# [EXERCISE]
Among the entries below, only the lines starting at the one with "United States, site lebec_CA-18." and ending at the one with "family: Cervidae", both included, are to be printed exactly.

# [DATA UNDER STUDY]
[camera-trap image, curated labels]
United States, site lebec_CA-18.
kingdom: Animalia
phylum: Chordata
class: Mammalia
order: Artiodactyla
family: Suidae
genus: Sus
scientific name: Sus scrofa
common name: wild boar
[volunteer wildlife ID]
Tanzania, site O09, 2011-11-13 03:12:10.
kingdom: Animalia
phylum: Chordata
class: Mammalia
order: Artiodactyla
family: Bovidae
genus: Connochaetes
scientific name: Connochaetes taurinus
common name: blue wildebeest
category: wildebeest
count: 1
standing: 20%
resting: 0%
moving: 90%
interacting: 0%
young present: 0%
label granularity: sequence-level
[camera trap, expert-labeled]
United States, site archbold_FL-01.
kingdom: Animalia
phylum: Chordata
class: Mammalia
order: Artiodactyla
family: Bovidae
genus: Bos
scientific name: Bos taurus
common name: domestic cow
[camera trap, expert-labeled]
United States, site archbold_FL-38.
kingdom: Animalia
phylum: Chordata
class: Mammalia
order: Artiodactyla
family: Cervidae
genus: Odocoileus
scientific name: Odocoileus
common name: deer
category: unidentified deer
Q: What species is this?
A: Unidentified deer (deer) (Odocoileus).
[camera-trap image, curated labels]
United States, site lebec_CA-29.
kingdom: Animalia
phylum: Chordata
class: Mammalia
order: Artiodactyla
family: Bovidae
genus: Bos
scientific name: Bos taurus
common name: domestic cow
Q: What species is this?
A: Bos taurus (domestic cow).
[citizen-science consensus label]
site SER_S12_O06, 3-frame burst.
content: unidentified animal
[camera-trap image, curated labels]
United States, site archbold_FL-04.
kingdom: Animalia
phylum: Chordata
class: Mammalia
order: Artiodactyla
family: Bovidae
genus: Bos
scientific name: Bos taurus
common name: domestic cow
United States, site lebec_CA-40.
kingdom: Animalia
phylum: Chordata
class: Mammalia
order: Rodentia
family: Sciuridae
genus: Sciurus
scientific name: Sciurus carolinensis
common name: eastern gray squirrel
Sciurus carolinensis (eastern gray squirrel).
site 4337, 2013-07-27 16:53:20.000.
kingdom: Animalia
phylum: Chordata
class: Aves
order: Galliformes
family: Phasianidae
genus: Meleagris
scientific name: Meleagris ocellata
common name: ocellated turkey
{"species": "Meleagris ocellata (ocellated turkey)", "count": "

# [RESPONSE]
United States, site lebec_CA-18.
kingdom: Animalia
phylum: Chordata
class: Mammalia
order: Artiodactyla
family: Suidae
genus: Sus
scientific name: Sus scrofa
common name: wild boar
[volunteer wildlife ID]
Tanzania, site O09, 2011-11-13 03:12:10.
kingdom: Animalia
phylum: Chordata
class: Mammalia
order: Artiodactyla
family: Bovidae
genus: Connochaetes
scientific name: Connochaetes taurinus
common name: blue wildebeest
category: wildebeest
count: 1
standing: 20%
resting: 0%
moving: 90%
interacting: 0%
young present: 0%
label granularity: sequence-level
[camera trap, expert-labeled]
United States, site archbold_FL-01.
kingdom: Animalia
phylum: Chordata
class: Mammalia
order: Artiodactyla
family: Bovidae
genus: Bos
scientific name: Bos taurus
common name: domestic cow
[camera trap, expert-labeled]
United States, site archbold_FL-38.
kingdom: Animalia
phylum: Chordata
class: Mammalia
order: Artiodactyla
family: Cervidae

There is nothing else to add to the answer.